=== Supplied passage ===
As far as I understand

So understated! Seems like you've written a package that does most of the work here. :)

Given this, is an implementation of finite-differences in the core JAX package (e.g., under jax.experimental) desired? I'm inclined to think that this would be a very valuable addition to the JAX ecosystem, either here or some sister project, because of how useful I'm finding the tool when using third party scientific libraries.

FYI, I'm happy to collaborate on a PR @ASEM000 if that's of interest. I'll try to get something up in the next day or so for more comment---I've had some busy days in the last week.

@mattjj I'll look into using custom_vjp and custom_jvp—I recall having a reason I didn't use those to start with, but it's possible that I just missed something.

mbmccoy commented 1 year ago

To be concrete about the API @froystig, here are some guiding principles that I have in mind:

  1. A reasonable name. Personally, I think a decorator named jaxify is appropriate because it gets at "what it means for most users", that is, make their existing code work with JAX. Other names like jax_finite_difference are also OK, but they are based on implementation and are a bit more technical.
  2. One-line decorator that "just works" for 80% of cases, and provides sensible error messages for the most common issues (e.g., not abiding by the API).
  3. More powerful options for ~15-19% of the remaining cases. For example:
    • Step size control
    • Mode choice (e.g., central, forward, and backward modes)
    • Allowing different steps sizes or modes per argument.
  4. Reasonably efficient, so that, e.g., forward mode uses significantly fewer function evaluations than central mode.
  5. Consistent with the existing API. I like the idea that it has the same requirements as pure_callback (as @ASEM000 helpfully suggested).
  6. It might be nice to warn users when the use of this decorator has kept them from having full hardware acceleration, though that may be best left as a feature for pure_callback. (Not sure if this is easy or hard.)
  7. Well-documented, e.g., a notebook with documentation for use.

API Examples

The "80%" use case

Most use cases should start with a simple decorator:

import jax
from jax.experimental.jaxify import jaxify
from jax.experimental import enable_x64

@jaxify
def my_func(array1, array2):
   return some_complex_math(array1, array2)

print(jax.value_and_grad(my_func)(x, y))  # Warn about not using 64-bit math

with enable_x64():
    jax.value_and_grad(my_func)(x, y)  # No warning

Power use cases


# The user wants control over the step size
@jaxify(step_size=1e-9, mode="forward")
def my_func(array1, array2):
   return some_complex_math(array1, array2)

# The user wants per-argument control over the step size
@jaxify(step_size=(1e-9, 1e-3), mode=("forward", "center"))
===
## [Set task]
Reproduce the thread on finite differences in JAX word for word, starting at "4. Reasonably efficient, so" and ending at "easy or hard.)".
=== Records ===
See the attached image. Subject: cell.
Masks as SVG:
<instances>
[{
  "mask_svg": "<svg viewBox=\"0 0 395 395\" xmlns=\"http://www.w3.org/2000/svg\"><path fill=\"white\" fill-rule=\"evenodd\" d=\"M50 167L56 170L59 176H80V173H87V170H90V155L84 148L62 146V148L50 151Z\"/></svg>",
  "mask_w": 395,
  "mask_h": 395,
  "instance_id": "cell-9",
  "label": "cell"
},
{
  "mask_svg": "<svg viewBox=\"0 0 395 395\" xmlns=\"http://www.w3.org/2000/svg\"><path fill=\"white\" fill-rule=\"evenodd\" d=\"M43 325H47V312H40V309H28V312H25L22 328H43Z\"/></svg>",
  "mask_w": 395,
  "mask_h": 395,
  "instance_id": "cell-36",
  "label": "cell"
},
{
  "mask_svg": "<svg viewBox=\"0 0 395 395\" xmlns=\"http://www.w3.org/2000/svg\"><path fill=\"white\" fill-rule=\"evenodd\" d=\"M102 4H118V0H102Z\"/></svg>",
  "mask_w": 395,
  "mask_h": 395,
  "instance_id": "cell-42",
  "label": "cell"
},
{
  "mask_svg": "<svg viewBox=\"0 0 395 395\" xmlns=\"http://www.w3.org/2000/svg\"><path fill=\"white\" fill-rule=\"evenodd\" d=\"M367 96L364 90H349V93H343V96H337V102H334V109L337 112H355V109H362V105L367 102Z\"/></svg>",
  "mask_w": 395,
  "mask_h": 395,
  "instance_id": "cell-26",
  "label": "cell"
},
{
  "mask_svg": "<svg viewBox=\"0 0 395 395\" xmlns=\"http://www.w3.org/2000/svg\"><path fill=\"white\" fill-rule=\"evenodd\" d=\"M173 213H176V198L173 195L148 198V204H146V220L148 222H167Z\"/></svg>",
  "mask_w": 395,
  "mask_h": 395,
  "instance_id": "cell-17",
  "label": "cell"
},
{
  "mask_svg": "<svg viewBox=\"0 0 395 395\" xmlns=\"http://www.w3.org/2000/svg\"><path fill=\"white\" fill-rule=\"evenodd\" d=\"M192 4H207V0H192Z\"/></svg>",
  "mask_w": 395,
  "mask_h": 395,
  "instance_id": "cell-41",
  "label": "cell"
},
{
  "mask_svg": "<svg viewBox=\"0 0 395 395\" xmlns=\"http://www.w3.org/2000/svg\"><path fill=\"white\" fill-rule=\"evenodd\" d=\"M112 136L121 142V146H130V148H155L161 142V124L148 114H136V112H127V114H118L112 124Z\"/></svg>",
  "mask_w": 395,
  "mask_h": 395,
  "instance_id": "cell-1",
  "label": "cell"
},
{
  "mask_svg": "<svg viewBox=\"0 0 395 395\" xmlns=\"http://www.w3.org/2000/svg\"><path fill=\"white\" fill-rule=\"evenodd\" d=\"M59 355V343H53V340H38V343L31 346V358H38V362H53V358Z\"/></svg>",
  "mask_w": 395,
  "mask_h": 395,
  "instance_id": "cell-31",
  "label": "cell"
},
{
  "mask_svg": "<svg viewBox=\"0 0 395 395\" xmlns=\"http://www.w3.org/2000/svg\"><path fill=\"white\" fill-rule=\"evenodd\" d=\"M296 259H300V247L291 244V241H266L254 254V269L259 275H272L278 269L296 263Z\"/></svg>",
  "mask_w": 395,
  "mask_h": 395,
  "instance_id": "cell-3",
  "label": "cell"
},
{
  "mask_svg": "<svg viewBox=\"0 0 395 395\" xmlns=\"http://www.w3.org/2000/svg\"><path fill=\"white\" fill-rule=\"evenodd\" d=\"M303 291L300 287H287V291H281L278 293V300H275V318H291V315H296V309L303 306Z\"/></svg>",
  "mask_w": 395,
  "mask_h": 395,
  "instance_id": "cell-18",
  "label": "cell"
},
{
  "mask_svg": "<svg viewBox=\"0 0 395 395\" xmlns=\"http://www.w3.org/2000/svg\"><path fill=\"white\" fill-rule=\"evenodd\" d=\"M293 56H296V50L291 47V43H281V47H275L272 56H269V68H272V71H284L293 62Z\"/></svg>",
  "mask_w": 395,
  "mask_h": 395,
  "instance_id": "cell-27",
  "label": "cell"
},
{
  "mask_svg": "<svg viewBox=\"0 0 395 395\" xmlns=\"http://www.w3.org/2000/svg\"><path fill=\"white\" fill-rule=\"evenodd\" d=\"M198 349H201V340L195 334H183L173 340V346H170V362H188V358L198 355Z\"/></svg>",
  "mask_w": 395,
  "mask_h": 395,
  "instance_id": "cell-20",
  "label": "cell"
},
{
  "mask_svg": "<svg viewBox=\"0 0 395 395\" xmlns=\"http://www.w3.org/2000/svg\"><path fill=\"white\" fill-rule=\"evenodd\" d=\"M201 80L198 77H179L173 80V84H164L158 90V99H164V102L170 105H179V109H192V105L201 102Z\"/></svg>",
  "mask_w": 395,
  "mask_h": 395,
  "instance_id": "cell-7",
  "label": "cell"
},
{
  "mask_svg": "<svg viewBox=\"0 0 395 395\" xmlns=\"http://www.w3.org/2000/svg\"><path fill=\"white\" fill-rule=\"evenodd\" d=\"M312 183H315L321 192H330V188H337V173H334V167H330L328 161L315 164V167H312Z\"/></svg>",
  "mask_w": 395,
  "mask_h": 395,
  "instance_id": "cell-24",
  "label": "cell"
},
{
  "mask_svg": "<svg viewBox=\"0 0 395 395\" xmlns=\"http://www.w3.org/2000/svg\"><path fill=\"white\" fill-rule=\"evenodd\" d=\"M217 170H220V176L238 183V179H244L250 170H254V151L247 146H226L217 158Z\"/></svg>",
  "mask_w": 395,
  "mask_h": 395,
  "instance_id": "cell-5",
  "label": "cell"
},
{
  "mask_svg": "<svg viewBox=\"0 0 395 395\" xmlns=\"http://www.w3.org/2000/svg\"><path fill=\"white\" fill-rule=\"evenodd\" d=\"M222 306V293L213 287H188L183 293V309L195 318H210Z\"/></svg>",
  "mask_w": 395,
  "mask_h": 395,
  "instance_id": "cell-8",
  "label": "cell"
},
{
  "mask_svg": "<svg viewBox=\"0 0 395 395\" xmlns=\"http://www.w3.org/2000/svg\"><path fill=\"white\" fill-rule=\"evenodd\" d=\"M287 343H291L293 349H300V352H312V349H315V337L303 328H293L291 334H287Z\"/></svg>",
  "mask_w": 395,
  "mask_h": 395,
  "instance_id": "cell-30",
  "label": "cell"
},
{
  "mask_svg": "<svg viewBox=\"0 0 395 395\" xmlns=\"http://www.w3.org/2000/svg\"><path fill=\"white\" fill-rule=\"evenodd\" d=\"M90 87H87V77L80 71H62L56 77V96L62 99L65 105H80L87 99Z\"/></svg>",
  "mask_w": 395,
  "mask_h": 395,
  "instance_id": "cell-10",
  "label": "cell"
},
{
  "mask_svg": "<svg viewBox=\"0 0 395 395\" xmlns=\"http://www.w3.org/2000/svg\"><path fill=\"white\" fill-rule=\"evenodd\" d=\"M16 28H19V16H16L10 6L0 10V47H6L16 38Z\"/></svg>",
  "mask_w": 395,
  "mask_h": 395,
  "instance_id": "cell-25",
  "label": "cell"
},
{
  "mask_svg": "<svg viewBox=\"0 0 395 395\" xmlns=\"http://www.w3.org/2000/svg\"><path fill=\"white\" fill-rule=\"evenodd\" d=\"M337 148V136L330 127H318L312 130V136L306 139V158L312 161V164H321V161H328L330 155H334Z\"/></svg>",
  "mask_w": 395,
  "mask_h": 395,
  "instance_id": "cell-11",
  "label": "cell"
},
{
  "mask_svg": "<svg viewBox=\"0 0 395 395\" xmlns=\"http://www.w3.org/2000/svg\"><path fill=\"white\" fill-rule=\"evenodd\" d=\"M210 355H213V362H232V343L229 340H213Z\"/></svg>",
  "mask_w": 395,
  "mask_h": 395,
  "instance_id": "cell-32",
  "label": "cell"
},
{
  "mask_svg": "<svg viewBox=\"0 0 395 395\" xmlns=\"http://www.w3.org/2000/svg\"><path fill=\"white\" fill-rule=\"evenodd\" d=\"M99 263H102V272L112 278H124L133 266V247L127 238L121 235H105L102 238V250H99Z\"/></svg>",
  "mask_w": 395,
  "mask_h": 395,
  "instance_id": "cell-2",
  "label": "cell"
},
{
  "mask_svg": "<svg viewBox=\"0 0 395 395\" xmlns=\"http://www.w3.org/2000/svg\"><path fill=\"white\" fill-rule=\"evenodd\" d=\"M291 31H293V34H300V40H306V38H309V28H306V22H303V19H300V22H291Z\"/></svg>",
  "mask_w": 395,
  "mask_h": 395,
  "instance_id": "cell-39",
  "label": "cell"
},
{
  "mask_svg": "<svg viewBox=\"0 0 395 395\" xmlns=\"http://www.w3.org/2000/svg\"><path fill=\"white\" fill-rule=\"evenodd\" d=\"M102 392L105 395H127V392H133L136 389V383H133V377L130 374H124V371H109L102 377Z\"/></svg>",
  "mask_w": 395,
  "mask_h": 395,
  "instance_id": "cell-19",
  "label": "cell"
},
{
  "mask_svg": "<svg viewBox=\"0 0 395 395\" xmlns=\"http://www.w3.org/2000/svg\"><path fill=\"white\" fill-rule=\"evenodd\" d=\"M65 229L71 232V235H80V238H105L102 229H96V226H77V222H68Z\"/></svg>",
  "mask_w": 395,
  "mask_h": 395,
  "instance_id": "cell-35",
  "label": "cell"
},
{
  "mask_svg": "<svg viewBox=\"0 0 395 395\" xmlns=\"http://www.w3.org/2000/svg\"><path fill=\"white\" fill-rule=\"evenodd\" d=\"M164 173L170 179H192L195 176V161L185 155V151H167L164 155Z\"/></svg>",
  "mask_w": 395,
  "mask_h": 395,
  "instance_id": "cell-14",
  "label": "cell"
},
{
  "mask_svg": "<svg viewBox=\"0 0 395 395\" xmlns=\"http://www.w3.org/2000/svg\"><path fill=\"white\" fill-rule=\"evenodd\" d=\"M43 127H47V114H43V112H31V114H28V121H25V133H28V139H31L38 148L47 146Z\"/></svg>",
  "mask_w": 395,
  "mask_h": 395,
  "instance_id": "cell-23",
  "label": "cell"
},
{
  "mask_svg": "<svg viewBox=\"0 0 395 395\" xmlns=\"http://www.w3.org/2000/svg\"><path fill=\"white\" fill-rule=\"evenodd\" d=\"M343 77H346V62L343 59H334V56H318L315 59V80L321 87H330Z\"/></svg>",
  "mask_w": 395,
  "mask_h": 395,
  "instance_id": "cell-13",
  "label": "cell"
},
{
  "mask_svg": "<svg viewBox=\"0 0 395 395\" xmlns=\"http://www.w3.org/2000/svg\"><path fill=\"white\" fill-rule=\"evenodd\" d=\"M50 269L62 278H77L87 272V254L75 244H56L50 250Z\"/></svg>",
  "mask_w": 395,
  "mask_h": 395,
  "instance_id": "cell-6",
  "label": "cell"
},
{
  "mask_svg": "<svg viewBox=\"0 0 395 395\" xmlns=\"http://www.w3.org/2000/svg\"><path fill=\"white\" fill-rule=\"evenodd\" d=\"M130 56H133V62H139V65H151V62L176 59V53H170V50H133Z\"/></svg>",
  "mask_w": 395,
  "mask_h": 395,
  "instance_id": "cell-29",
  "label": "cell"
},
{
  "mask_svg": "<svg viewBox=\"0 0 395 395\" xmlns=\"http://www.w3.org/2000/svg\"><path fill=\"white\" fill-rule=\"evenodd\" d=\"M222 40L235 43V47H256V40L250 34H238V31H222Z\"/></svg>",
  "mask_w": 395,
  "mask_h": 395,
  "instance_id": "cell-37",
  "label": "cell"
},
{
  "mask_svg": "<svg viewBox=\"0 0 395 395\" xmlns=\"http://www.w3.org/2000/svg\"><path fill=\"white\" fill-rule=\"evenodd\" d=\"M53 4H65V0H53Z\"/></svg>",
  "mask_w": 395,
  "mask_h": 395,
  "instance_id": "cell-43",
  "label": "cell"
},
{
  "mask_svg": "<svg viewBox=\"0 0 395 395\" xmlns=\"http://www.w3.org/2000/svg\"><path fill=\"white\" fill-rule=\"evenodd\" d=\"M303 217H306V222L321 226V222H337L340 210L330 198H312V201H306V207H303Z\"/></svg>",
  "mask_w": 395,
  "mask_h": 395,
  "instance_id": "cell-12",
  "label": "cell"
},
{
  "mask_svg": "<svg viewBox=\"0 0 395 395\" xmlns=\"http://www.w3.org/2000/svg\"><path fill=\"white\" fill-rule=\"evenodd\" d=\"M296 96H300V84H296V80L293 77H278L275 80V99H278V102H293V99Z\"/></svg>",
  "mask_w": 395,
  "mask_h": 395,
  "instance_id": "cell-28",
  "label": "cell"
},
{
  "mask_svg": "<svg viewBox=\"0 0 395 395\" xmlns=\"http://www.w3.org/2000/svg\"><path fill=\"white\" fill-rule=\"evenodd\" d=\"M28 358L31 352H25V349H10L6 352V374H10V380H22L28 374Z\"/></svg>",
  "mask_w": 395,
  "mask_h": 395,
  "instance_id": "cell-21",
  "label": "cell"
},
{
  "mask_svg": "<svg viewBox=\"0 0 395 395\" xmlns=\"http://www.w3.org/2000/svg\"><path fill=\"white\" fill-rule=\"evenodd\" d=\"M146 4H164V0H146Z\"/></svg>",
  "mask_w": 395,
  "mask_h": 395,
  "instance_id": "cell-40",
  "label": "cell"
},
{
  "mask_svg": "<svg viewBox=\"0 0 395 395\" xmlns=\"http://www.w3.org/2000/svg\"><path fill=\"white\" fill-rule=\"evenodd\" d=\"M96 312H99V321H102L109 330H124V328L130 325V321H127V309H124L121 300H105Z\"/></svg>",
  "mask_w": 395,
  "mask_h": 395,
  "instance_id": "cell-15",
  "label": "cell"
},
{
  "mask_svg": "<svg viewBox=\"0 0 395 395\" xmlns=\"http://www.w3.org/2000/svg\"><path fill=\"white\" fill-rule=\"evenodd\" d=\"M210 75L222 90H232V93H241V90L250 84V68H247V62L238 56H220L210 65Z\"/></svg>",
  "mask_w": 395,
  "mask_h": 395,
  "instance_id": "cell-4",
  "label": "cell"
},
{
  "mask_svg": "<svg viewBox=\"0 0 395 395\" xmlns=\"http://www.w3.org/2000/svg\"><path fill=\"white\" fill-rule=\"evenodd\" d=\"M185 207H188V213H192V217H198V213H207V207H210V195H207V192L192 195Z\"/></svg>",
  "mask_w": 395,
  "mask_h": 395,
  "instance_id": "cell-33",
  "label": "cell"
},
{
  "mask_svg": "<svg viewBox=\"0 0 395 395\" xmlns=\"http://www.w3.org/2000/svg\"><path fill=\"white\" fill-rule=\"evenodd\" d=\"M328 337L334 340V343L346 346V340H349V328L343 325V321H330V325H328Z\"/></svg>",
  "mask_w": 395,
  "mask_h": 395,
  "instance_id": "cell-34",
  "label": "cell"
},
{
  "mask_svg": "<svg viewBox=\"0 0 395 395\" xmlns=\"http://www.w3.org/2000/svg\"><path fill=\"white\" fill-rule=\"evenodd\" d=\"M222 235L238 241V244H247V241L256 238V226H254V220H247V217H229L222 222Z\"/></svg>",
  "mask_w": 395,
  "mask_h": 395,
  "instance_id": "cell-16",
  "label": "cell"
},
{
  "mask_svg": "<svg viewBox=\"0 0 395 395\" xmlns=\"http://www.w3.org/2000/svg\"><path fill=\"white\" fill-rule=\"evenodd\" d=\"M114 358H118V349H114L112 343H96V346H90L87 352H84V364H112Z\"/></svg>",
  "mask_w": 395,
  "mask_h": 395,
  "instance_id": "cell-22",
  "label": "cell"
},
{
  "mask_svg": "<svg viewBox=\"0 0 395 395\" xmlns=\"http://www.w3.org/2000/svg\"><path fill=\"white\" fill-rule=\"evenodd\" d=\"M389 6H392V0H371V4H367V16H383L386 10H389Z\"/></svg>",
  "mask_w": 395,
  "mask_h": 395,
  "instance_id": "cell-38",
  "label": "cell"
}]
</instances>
===
## [Exercise solution]
4. Reasonably efficient, so that, e.g., forward mode uses significantly fewer function evaluations than central mode.
  5. Consistent with the existing API. I like the idea that it has the same requirements as pure_callback (as @ASEM000 helpfully suggested).
  6. It might be nice to warn users when the use of this decorator has kept them from having full hardware acceleration, though that may be best left as a feature for pure_callback. (Not sure if this is easy or hard.)